(Soal Latihan 1):
Jawablah pertanyaan berikut berdasarkan refleksi tentang Keluarga Kudus Nasareth.
(a) Seminggu setelah hari raya apa Gereja Katolik merayakan Pesta Keluarga Kudus Nasareth pada tahun 2023?
(b) Siapa saja anggota Keluarga Kudus Nasareth yang disebutkan?
(c) Segi apa dari keluarga kudus ini yang jarang ditekankan oleh Pastor atau prodiakon?
(Soal Latihan 2): Tulis ulang bagian refleksi tentang Keluarga Kudus Nasareth mulai dari "(Refleksi Pada Pesta" sampai "keluarga kudus ini.". Ganti "Pastor" dengan "Romo".

(Kutipan Dokumen):
☆ ☆ ☆

(Refleksi Pada Pesta Keluarga Kudus Nasareth)
Oleh: Alfred B. Jogo Ena
Tahun 2023 ini, seminggu setelah Hari Raya Natal, Gereja Katolik merayakan Pesta Keluarga Kudus Nasareth, Yesus, Maria dan Yoseph. Dan setiap kali kita akan mendengar renungan (paling sering dalam renungan di malam menjelang pernikahan/midodareni atau pada hari pernikahan) tentang betapa luar biasa dan kudusnya Keluarga Nasareth sehingga dijadikan model dan teladan bagi setiap pasangan yang akan membangun keluarga. Kita selalu mendapatkan permenungan yang positif dan spektakuler, role model yang menjadi impian setiap keluarga. Kita jarang mendengar Pastor atau prodiakon yang menekankan segi-segi manusiawi keluarga kudus ini.

☆ ☆ ☆

(Data yang Ditampilkan):

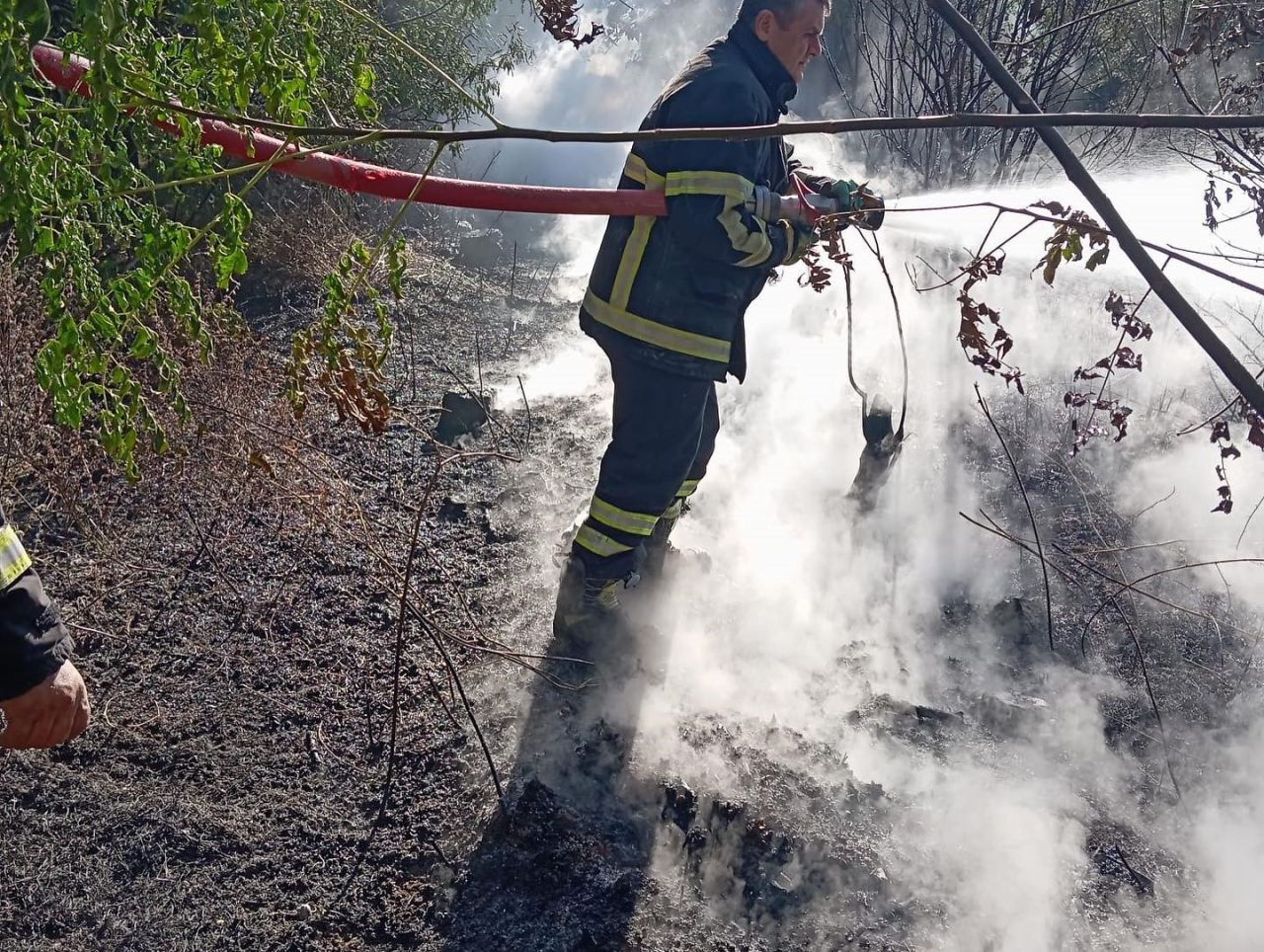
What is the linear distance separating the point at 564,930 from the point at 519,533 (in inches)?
75.9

☆ ☆ ☆

(Jawaban Soal 1):
(a) Hari Raya Natal.
(b) Yesus, Maria dan Yoseph.
(c) Segi-segi manusiawi.

(Jawaban Soal 2):
(Refleksi Pada Pesta Keluarga Kudus Nasareth)
Oleh: Alfred B. Jogo Ena
Tahun 2023 ini, seminggu setelah Hari Raya Natal, Gereja Katolik merayakan Pesta Keluarga Kudus Nasareth, Yesus, Maria dan Yoseph. Dan setiap kali kita akan mendengar renungan (paling sering dalam renungan di malam menjelang pernikahan/midodareni atau pada hari pernikahan) tentang betapa luar biasa dan kudusnya Keluarga Nasareth sehingga dijadikan model dan teladan bagi setiap pasangan yang akan membangun keluarga. Kita selalu mendapatkan permenungan yang positif dan spektakuler, role model yang menjadi impian setiap keluarga. Kita jarang mendengar Romo atau prodiakon yang menekankan segi-segi manusiawi keluarga kudus ini.